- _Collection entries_
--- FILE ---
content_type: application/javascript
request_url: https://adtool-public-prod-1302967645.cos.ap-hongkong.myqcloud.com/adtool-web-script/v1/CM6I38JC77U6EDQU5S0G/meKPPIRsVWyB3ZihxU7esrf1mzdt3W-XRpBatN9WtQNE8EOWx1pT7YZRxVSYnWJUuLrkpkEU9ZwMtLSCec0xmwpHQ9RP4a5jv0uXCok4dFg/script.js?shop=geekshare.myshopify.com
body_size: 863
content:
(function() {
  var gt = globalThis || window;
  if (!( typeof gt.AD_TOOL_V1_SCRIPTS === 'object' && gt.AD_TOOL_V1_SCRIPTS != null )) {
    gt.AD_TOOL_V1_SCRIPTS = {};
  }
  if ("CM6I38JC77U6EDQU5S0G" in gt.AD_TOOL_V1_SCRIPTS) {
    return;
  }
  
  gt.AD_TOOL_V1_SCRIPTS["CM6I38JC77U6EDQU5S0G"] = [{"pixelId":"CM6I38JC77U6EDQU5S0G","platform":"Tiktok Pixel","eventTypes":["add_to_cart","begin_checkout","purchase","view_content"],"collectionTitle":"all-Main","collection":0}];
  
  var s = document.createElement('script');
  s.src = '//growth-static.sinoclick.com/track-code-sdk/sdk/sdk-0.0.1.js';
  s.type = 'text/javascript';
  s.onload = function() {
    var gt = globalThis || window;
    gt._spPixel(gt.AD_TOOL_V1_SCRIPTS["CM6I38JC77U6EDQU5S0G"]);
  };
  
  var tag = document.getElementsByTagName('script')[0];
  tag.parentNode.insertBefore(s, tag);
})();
==
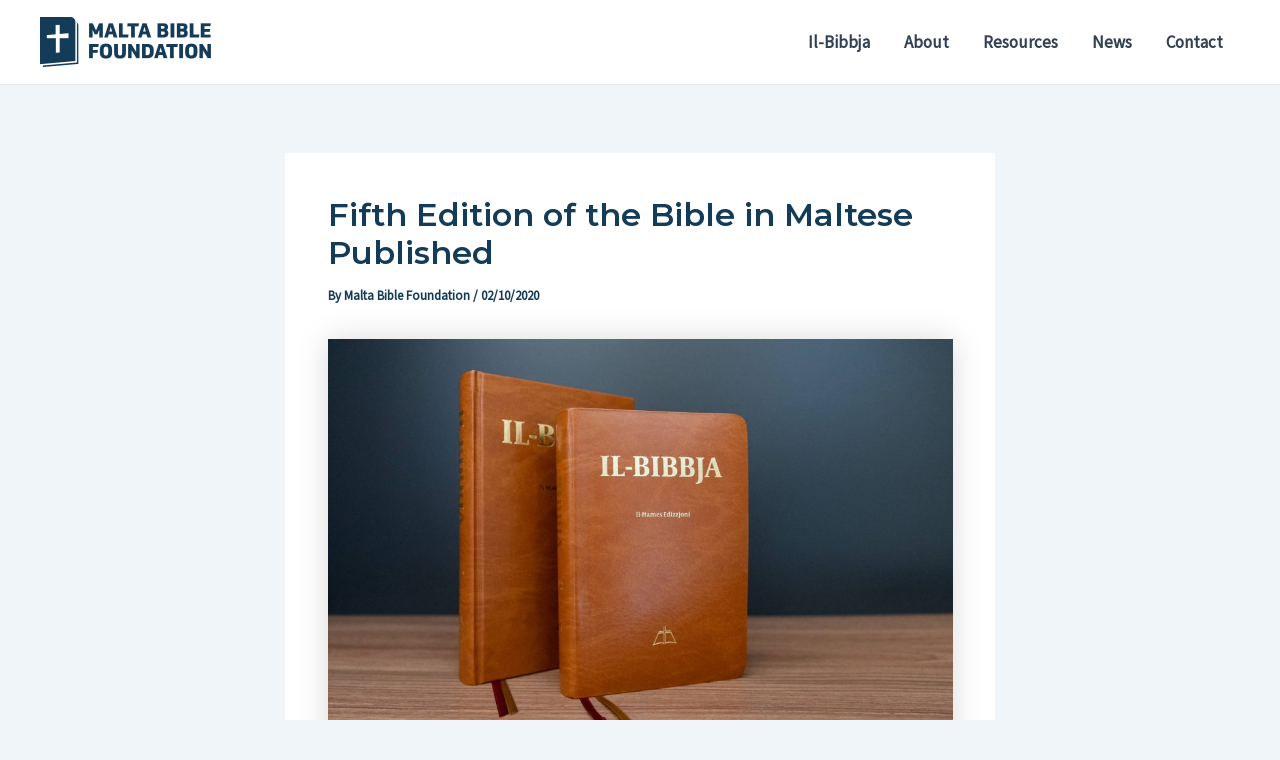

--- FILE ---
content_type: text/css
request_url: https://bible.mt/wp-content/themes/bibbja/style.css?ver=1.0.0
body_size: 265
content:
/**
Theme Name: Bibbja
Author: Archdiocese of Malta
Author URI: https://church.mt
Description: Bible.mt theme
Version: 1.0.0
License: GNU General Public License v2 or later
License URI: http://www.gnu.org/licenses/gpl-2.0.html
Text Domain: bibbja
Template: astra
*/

- _EXERCISE BRIEF_
The response must hold only the lines above from the line with "content_type: text/css" through the line with "License URI: http://www.gnu.org/licenses/gpl-2.0.html", each copied exactly, both ends kept.

- _SOLUTION FOR THIS PROBLEM_
content_type: text/css
request_url: https://bible.mt/wp-content/themes/bibbja/style.css?ver=1.0.0
body_size: 265
content:
/**
Theme Name: Bibbja
Author: Archdiocese of Malta
Author URI: https://church.mt
Description: Bible.mt theme
Version: 1.0.0
License: GNU General Public License v2 or later
License URI: http://www.gnu.org/licenses/gpl-2.0.html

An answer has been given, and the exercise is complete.